Zu der Zeit 2022 – nach zwei Corona-Jahren ohne Lobpreisen, ohne hörbarem Licht in der Dunkelheit – begab es sich aber, dass angeschlossen wurde an diese gute Tradition, die Glaubensverkündigung und festliche Repräsentation von Hoffnung verknüpft, dazu Musiziermotivation und Persönlichkeitsförderung für die jungen Domsingknaben. Kommt noch die Jahresbilanz eines Ausbildungsinstituts hinzu, das geradezu notwendig wird in Tagen, da die „Entrümpelung“von Lehrplänen ständiges Thema ist – und in einer Gesellschaft, die ihre Kultur über Bord zu werfen im Begriff ist.
Aber wo Bach ist, da ist Hoffnung. Junge Domsingknaben singen zwei-, drei-, viermal das Weihnachtsoratorium vor dem Stimmbruch. Und wenn man nun die quasi entzündeten Domsingknaben hörte und auch sah, wie sie (fast alle) nach vorne schauten auf den Dirigenten Stefan Steinemann – eine Tugend, die Dirigenten nicht grundsätzlich zuteil wird –, dann steigert sich die Hoffnung. Steinemann, Nachfolger Kammlers, hat 2019 das Weihnachtsoratorium übernommen, nun also seine zweite Einstudierung für Heilig Kreuz vorgestellt. Bei allem „Tönet, ihr Pauken! Erschallet, Trompeten!“betont seine Auslegung des Weihnachtsoratorium den kontemplativen Moment. Dort liegt ihm das Zentrum. Seine weiche, leicht federnde Zeichengebung stützt die Domsingknaben; die Tempi bleiben geboten moderat; er trägt Chor und Orchester, bindet ein, fördert Puls, Herzschlag.
Somit konnte sich die Aufmerksamkeit des familiären Auditoriums auf die Schönheiten der Aufführung in zwei aufeinanderfolgenden Konzerten richten, nachmittags und abends. Also auf den ausbalancierten, homogenen Klang der jungen und älteren Chor-Domsingknaben sowie auf jene Stimmen der Solisten aus ihren Reihen, die natürlich tendenziell umso tragender und intensiver ertönen, je länger ihnen Ausbildung zuteil wird (hervorzuheben sind die Alt-Partien Julian Romanowskys).
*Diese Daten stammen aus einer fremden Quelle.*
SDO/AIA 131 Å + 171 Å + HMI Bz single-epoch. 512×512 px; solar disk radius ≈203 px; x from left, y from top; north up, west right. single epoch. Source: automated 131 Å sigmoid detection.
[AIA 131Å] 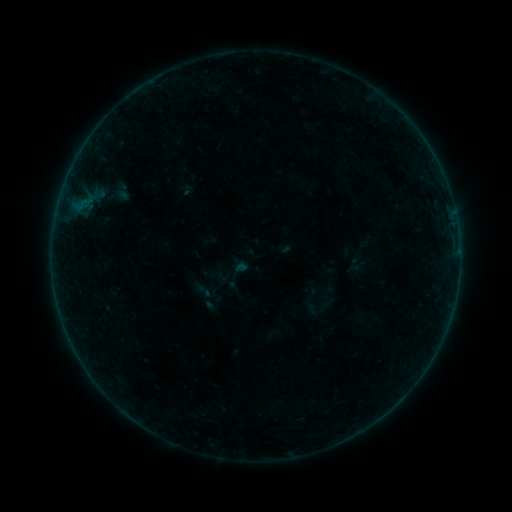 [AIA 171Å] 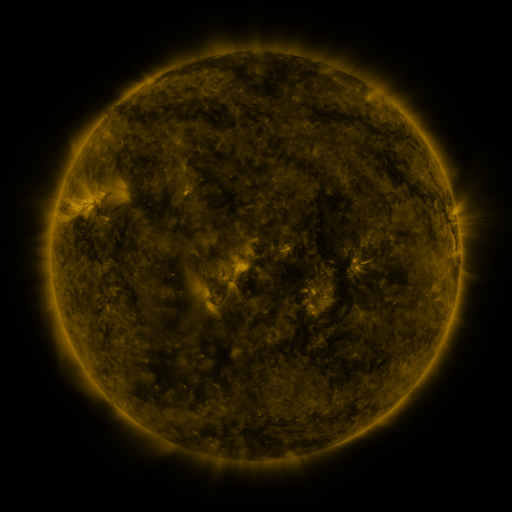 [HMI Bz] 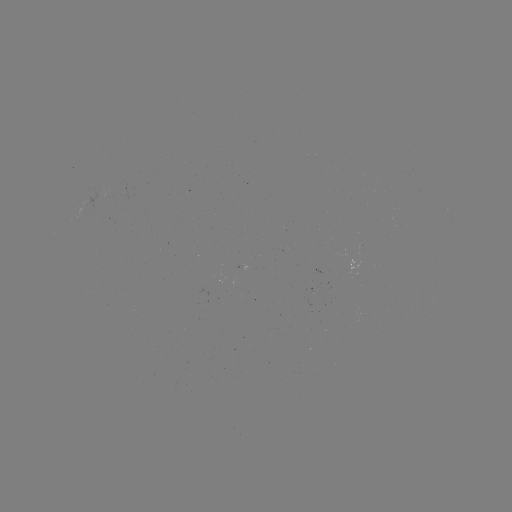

Dies kommt dann auch den Stimmgewichtungen im Duett beziehungsweise Terzett zugute – wohingegen „Engelskehlen“geradezu den Reiz der Echo-Arie im vierten Teil ausmachen.
Schönheiten hatte auch „La Banda“zu bieten, das der Region verbundene Orchester auf historischen Instrumenten beziehungsweise deren Nachbauten. Fabelhaft der erste Oboist d’amore in seinen Soli (Robert Herden). Zusammen mit den Oboen da caccia stellte sich im zweiten Teil ein charaktervoller pastoraler bis rustikaler Schnarr-Tonfall ein. Fabelhaft zudem die Naturtrompeten, Konzertmeisterin Katharina Pöche sowie im Continuo die Cellistin Sophia Reiß.
Bleiben – als dritte und vierte wesentliche Schönheit – die beiden ausgewachsenen Solisten Richard Resch (Tenor) und Äneas Humm (Bariton) zu nennen. Triftig als Oratorienstimmen ausgewählt, beeindruckten sie durch schlank fokussierte, klar prononcierte Stimmführung; Resch erstaunlich sonor, Humm erstaunlich hell im Timbre. Großer Applaus – sowieso.